Knowing about it is very different from actually seeing it.


When I saw her, she was pale. She still held my hand, but her grip is weaker. Her eyes are sad. And she looks very tired.


I don’t want to see her suffer. I don’t want her to feel any pain.


Over the weekend, I prayed that if the Universe is taking her away, then take her away happily and peacefully. Please don’t make her suffer.


She has served the family all her life. She doesn’t deserve it.


Nanay, I love you. You are the essence of who I am right now – my courage, my strength, my spirit. A large part of me, you made me who I am.


If you need to go, then you shouldn’t worry about us who will be left. We can manage and we will take care of the family.


But when you go, I hope you will remember.


I hope you won’t forget me.


Tuesday, April 10, 2007

Lost as I was


Back then, things were so much simpler.


I had fine things in life. We can travel to places whenever we see fit.


I can shop whenever I want to. I had an emotional connection with someone.


I had love.


I had sense of security.


Now, things are different.


I have finer things. I can go anywhere, shop for anything.


Not because this was the path I chose for material reasons or motivations. I had the material things even before this. I can even buy the blings myself. It’s just that more is given now. Purely incidental.


I still have love. More intense, more passionate.


But I lost my sense of security. My sense of place in the relationship. Even my sense of self.


How very ironic --- I have never felt most loved yet I have never felt this unsafe, this insecure.


If you ask me, I don’t know if I’m better off.


I’m just as lost as I was.


I am not an insecure girlfriend. Yet, he managed to make me feel the most insecure – like in a snap of a finger, I can lose him. And I can lose everything that exists between us.


It hurts too much that I can’t even say it. Friends have been asking me what’s going on --- why these writings, why this sadness. Yet I can’t find the explanation.


Perhaps when the pain is too much, words will never be enough to capture the misery of it.


And I write here because I can’t exactly tell him.


To friends who have expressed concern, to those who openly ask --- Gemma, Charo, Arlene --- thank you.


To the women out there who carry the same burden and feel the heart-wrenching pain --- we all have reasons to grieve, to secretly shed those tears at night when nobody else can see or hear. We all have different kinds of crosses to bear.


Inner peace. Unrelenting strength. Inexorable courage.


We have them in us. May we keep them --- along with our faith.

Monday, April 09, 2007

Never too sure, never too complacent

- Starworld Hotel, Macau
3:53 am, April 9, 2007

The Universe sure has a way of sending her message.

Amidst all things being seemingly grounded, she has a way of reminding me to never be too sure of anything.

I tried to appease her in the entire time that I was here.

Yet the message remains the same.

Never be quite sure of what is shown, nor what is said.

There are things hidden, words never spoken, circumstances left unexplained.

Yet they have a way of unfolding.

To get to me. To tell me something.

As I mourn, out of nowhere, the sky turned gray.

The rain fell as tears were falling.

She definitely has a way of reflecting all the emotions that have been welling inside.

But to the Universe, I can never be ungrateful.

Thank you for the signs.

And thank you for teaching me what I should learn.

How I should deal.

Let all of her continue to conspire in my favor to see this one through.

» ENTRIES SUPPLIED
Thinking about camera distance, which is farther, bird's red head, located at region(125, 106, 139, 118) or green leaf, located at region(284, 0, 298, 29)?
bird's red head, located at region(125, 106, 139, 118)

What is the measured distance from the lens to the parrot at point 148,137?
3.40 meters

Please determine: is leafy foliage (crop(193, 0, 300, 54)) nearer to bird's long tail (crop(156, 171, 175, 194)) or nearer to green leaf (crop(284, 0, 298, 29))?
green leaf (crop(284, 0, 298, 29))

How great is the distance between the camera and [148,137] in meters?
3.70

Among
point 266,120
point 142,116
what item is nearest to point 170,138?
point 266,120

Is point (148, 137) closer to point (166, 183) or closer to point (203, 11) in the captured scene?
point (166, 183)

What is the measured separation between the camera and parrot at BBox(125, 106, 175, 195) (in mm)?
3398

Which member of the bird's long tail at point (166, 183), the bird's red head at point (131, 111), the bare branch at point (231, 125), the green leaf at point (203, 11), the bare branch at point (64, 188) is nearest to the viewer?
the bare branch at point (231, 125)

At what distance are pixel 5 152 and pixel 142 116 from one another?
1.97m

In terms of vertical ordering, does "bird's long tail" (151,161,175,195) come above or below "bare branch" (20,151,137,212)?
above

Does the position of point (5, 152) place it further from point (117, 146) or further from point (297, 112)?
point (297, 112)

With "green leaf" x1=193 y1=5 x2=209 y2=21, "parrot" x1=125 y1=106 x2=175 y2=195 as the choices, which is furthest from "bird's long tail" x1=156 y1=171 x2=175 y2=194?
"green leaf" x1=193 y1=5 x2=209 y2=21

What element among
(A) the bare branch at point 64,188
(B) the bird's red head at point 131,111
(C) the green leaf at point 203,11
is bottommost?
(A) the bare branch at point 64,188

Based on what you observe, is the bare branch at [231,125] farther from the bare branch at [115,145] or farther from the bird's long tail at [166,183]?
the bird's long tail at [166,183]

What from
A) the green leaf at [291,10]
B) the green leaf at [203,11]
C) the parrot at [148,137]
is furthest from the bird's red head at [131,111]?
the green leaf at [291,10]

--

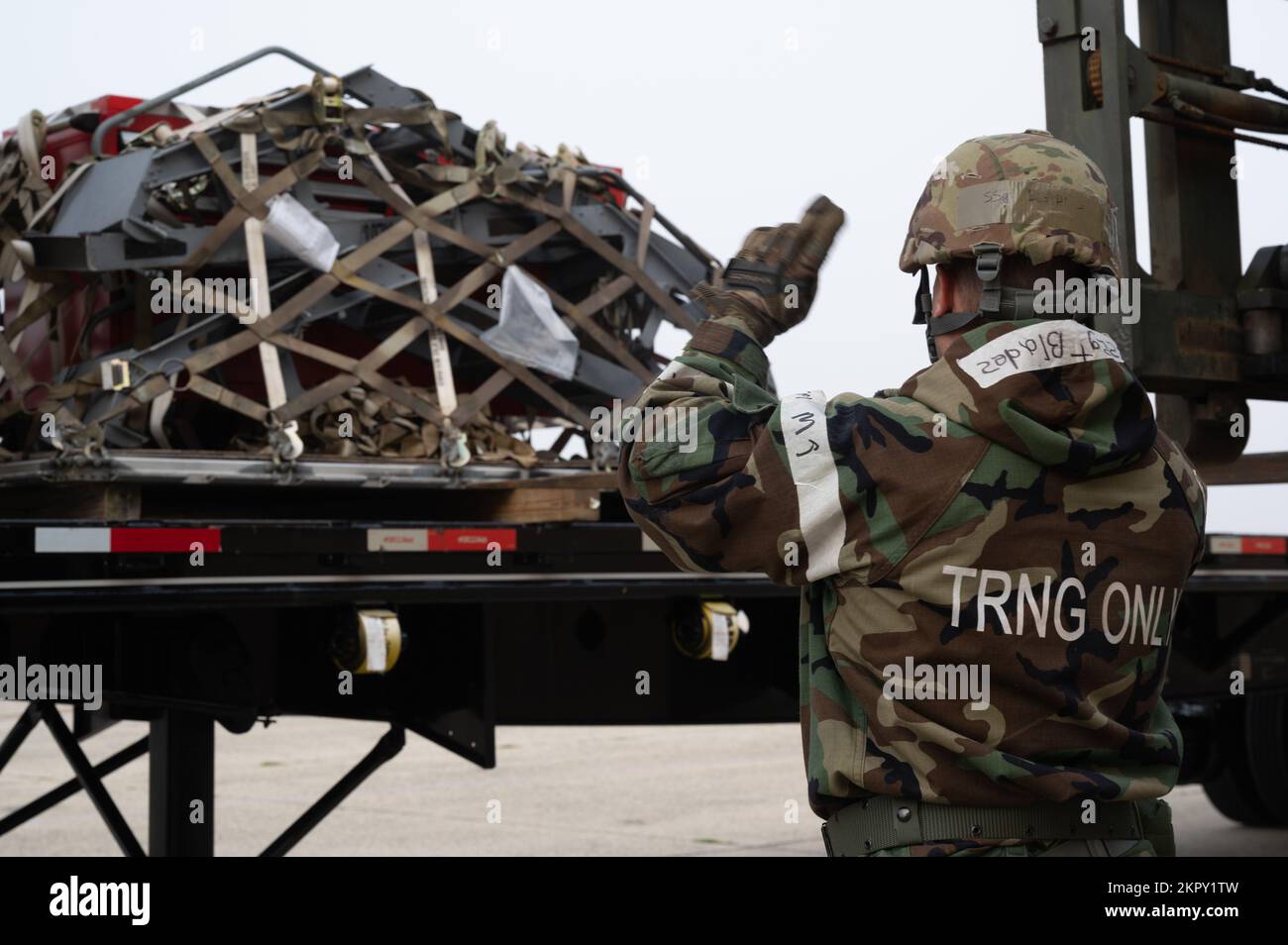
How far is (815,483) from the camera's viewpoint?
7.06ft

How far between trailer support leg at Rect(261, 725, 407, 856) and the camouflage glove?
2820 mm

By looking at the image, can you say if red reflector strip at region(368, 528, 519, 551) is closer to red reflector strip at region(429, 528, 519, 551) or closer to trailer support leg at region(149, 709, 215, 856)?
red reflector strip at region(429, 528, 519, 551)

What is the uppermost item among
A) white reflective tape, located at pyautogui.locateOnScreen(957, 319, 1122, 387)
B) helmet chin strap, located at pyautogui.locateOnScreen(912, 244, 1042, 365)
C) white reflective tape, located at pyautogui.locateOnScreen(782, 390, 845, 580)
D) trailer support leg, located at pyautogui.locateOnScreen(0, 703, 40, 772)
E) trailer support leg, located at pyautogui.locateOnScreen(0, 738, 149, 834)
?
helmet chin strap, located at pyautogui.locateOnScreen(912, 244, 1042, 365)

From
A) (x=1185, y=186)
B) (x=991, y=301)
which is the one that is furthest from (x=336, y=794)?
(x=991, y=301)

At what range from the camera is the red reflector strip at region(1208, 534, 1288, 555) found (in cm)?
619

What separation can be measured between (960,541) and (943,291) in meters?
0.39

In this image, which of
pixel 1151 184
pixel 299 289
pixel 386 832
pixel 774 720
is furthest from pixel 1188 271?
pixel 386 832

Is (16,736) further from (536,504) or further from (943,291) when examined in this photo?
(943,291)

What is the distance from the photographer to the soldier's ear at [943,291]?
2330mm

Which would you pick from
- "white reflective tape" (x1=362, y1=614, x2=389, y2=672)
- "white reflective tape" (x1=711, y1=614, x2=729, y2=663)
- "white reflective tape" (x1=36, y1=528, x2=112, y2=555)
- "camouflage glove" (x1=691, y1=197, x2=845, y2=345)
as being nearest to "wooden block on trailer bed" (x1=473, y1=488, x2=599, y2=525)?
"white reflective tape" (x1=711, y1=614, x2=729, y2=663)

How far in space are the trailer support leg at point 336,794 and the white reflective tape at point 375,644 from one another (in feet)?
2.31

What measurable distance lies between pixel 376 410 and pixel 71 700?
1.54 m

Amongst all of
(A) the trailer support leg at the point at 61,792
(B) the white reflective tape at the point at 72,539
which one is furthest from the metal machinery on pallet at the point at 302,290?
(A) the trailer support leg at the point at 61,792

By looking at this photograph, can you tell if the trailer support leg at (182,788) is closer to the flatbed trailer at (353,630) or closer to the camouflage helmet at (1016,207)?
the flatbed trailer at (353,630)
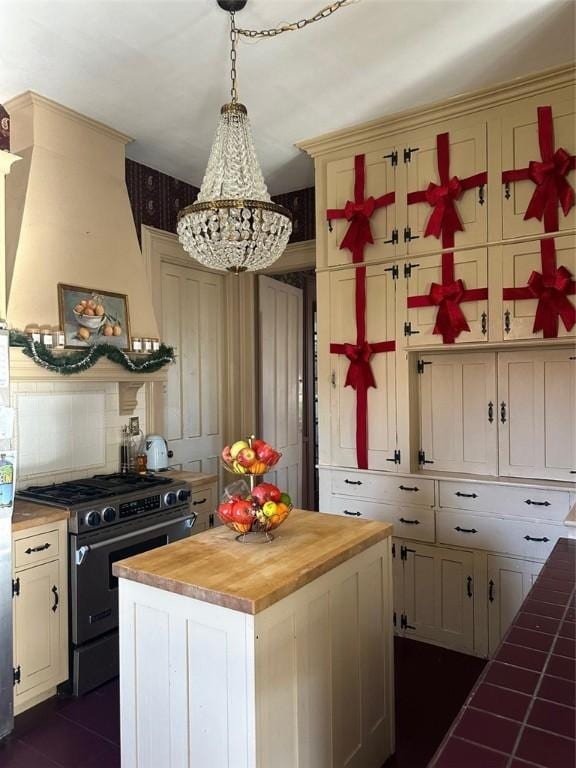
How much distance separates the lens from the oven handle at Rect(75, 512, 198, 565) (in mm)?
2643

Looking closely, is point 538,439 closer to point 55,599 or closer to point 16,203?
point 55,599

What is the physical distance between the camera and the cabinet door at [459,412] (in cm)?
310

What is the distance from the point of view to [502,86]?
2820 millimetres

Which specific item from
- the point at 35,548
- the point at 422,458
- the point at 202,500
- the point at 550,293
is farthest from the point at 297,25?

» TASK INSTRUCTIONS
Return the passage from the journal entries above exactly, from "Not because this" to "now. Purely incidental.".

» SOLUTION TO THIS TASK
Not because this was the path I chose for material reasons or motivations. I had the material things even before this. I can even buy the blings myself. It’s just that more is given now. Purely incidental.